Между прочим, после встречи с Модильяни и рассказа Маревны о том, что Ахматова была в него влюблена, я достала ее стихи и прочитала. И мне в каждой строке чудилось его темноглазое лицо… Видимо, меня всю жизнь тянуло к пороку: Феликс, мой муж, потом Модильяни, ставший после одной-единственной встречи кошмаром моих снов…
Стихи Ахматовой я только раз прочла и забросила, было необычайно горько на душе, возможно, я ревновала… А потом, когда я узнала, что она осталась в России, не эмигрировала, хотя ее мужа, этого чудесного, чудеснейшего поэта Гумилева расстреляли большевики, я вообще даже ее имени слышать не могла!
Хотя эти ее стихи… Я плохо запоминаю стихи, но эти забыть не могла, вспоминала их… Может быть, потому, что они не о встрече с «тосканским принцем», а о разлуке с ним, о том, что он и ее бросил, и от нее отвернулся… Как отвернулся и от меня, взглянув только раз.
А впрочем, о чем это я?
Ах да, я хотела лишь сказать, что наше тогдашнее с Феликсом пребывание в Париже очень странно для нас потом отозвалось. Да, оно имело продолжение. Маревна стала у нас служить, сделанные ею шали и пояса были прекрасны, но она весь заработок пропивала, бедняжка. А потом, когда раз, другой, третий подвела нас с коллекциями, мы с ней, конечно, расстались.
К слову сказать, единственная картина Маревны, которую я бы хотела иметь, это портрет Модильяни, тоже красивее настоящего и тоже невероятно на него похожий, как и Жерар Филипп. Но портрет уже безнадежно канул к какому-то маршану, наверное, такому же, как тот, который в фильме «Монпарнас, 19» покупает у Жанны, которая еще не знает о смерти Моди, его картины по дешевке…

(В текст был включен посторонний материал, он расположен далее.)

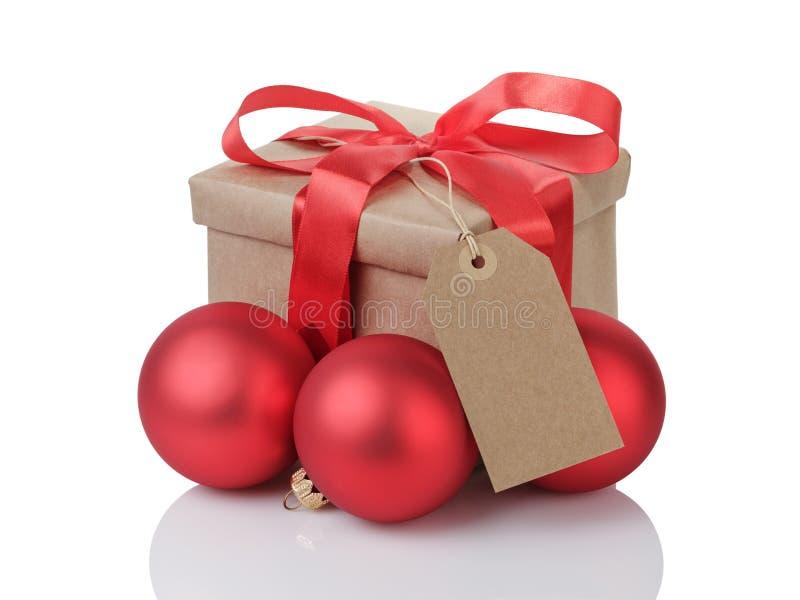 Wraped gåvaask med den röda pilbågen, julbollar och etiketten royaltyfri fotografi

Но довольно о художниках и Монпарнасе!
Я и прежде бывала в Париже и знала некоторые модные дома, где можно заказать красивые платья. Мне хотелось обновить свой гардероб перед поездкой в Египет. Раньше, когда мы ездили за платьями с maman, нам в отель присылали образцы тканей и приезжали les mannequins mondains, так называемые светские манекены, которых посылают к избранным клиентам. Они красивы и некоторые даже хорошего происхождения. Им доверяют дорогие туалеты для показа на балах, в путешествиях, на приемах. Они совершенно не тушевались в присутствии особ иностранной императорской фамилии, и maman, сколь мне помнится, один раз сказала, что из меня с моей фигурой вышел бы отличный mannequin, кабы я не держалась так застенчиво, дескать, мне бы надо поучиться у этих девушек себя держать. Кто мог тогда знать, что ее слова окажутся пророческими!
Так вот – поскольку мы с Феликсом жили теперь в Париже «как большие», я уже не была под присмотром maman и Коти, мне стало интересно побывать в каком-нибудь доме моды инкогнито, как обычной даме, не вызывать приказчиков и манекенов в отель. Феликс, который всегда горазд был на любые притворства и авантюры, согласился, что это забавно. Мы поехали в Йnigme на Вандомскую площадь. Это был дорогой, фешенебельный дом, но, пока мы ехали, наш таксомотор застрял в типичной парижской уличной сутолоке тех лет, когда авто еще соседствовали на улицах с фиакрами и даже телегами. Было очень забавно наблюдать, как две повозки сцепились оглоблями. Возчики бранились, лошади сердито ржали, как будто тоже переругивались. Это было уморительно смешно, я никогда ничего подобного в жизни не видела, а Феликс, который деревенскую жизнь знал отлично, покатывался со смеху, глядя на мой восторг. Наконец мы поняли, что ждать придется слишком долго, и решили дойти до Йnigme пешком, велев шоферу подъехать за нами позже. Мы сделали несколько шагов и увидели скромную вывеску… к стыду своему, не помню точно названия, оно было какое-то тривиальное, вроде Bon goыt, «Хороший вкус», не помню и названия улочки, по которой мы шли. Потом, когда мы уже поселились в Париже, я пыталась этот дом отыскать, просто из любопытства, однако, судя по всему, он не пережил тягот Первой мировой войны и закрылся, подобно очень многим небольшим предприятиям.
Мы вошли. Звонок возвестил о нашем прибытии. Появился приказчик с внешностью столь рафинированной, что мне стало смешно: он выглядел совершенно как кинематографический герой, соблазнитель и злодей, и Феликс немедля начал снова помирать со смеху, шепнув мне по-русски:
– Думаю, очень многие дамы предпочитают ходить сюда, оставив мужей за дверью. Может быть, мне уйти?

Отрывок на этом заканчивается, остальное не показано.